Spontaneity as Design: Jugaar and the City
Curated by Rashid Rana and Rohma Khan, Jugaar was a landmark project exploring South Asia’s culture of improvisation, resilience, and ingenuity. Rooted in Lahore’s historic Delhi Gate, the project unfolded as a living laboratory of ideas—where materiality, storytelling, and community intersected to redefine design.
Over 20 projects by artists and students engaged with Jugaar not as a static framework but as an evolving philosophy embedded in urban life. The initiative featured workshops, installations, performances, and participatory interventions, drawing on lived practices of adaptation in South Asian cities. Collaborations with UK-based educators and support from the British Council enriched the project with global perspectives, bridging local ingenuity with international discourse.

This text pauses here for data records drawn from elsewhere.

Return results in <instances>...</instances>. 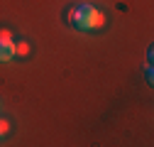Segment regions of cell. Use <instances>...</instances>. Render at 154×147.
<instances>
[{
    "instance_id": "1",
    "label": "cell",
    "mask_w": 154,
    "mask_h": 147,
    "mask_svg": "<svg viewBox=\"0 0 154 147\" xmlns=\"http://www.w3.org/2000/svg\"><path fill=\"white\" fill-rule=\"evenodd\" d=\"M64 22L81 32H98L105 25V15L91 3H81V5H69L64 10Z\"/></svg>"
},
{
    "instance_id": "2",
    "label": "cell",
    "mask_w": 154,
    "mask_h": 147,
    "mask_svg": "<svg viewBox=\"0 0 154 147\" xmlns=\"http://www.w3.org/2000/svg\"><path fill=\"white\" fill-rule=\"evenodd\" d=\"M15 57V42L12 39H0V64H8Z\"/></svg>"
},
{
    "instance_id": "3",
    "label": "cell",
    "mask_w": 154,
    "mask_h": 147,
    "mask_svg": "<svg viewBox=\"0 0 154 147\" xmlns=\"http://www.w3.org/2000/svg\"><path fill=\"white\" fill-rule=\"evenodd\" d=\"M15 54H17V57L29 54V44H27V42H17V44H15Z\"/></svg>"
},
{
    "instance_id": "4",
    "label": "cell",
    "mask_w": 154,
    "mask_h": 147,
    "mask_svg": "<svg viewBox=\"0 0 154 147\" xmlns=\"http://www.w3.org/2000/svg\"><path fill=\"white\" fill-rule=\"evenodd\" d=\"M0 39H12V37H10L8 30H0Z\"/></svg>"
}]
</instances>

Highlights included Jugaar Living, a kinetic installation channeling energy and memory; Jugaar Observatory, transforming rooftops into reflective sites overlooking Wazir Khan Mosque; Jugaar Kahani, a storytelling intervention amplifying women’s resilience; and Jugaar Furniture, upcycling industrial waste into public seating. From football stitched with love to shoebox cinemas and swing installations, each work embodied Jugaar’s capacity to turn scarcity into creativity.
As co-curator, Rohma Khan shaped the project’s conceptual and community-driven approach, ensuring that Jugaar was experienced as both scholarship and lived practice. The project’s impact extended beyond the exhibition through the forthcoming IEDA Pad research journal, Spontaneity as Design: Jugaar and the City, which positions Jugaar within critical global art and design discourse.
Jugaar celebrated the adaptive spirit of South Asia, reframing informality not as deficiency, but as radical imagination and possibility.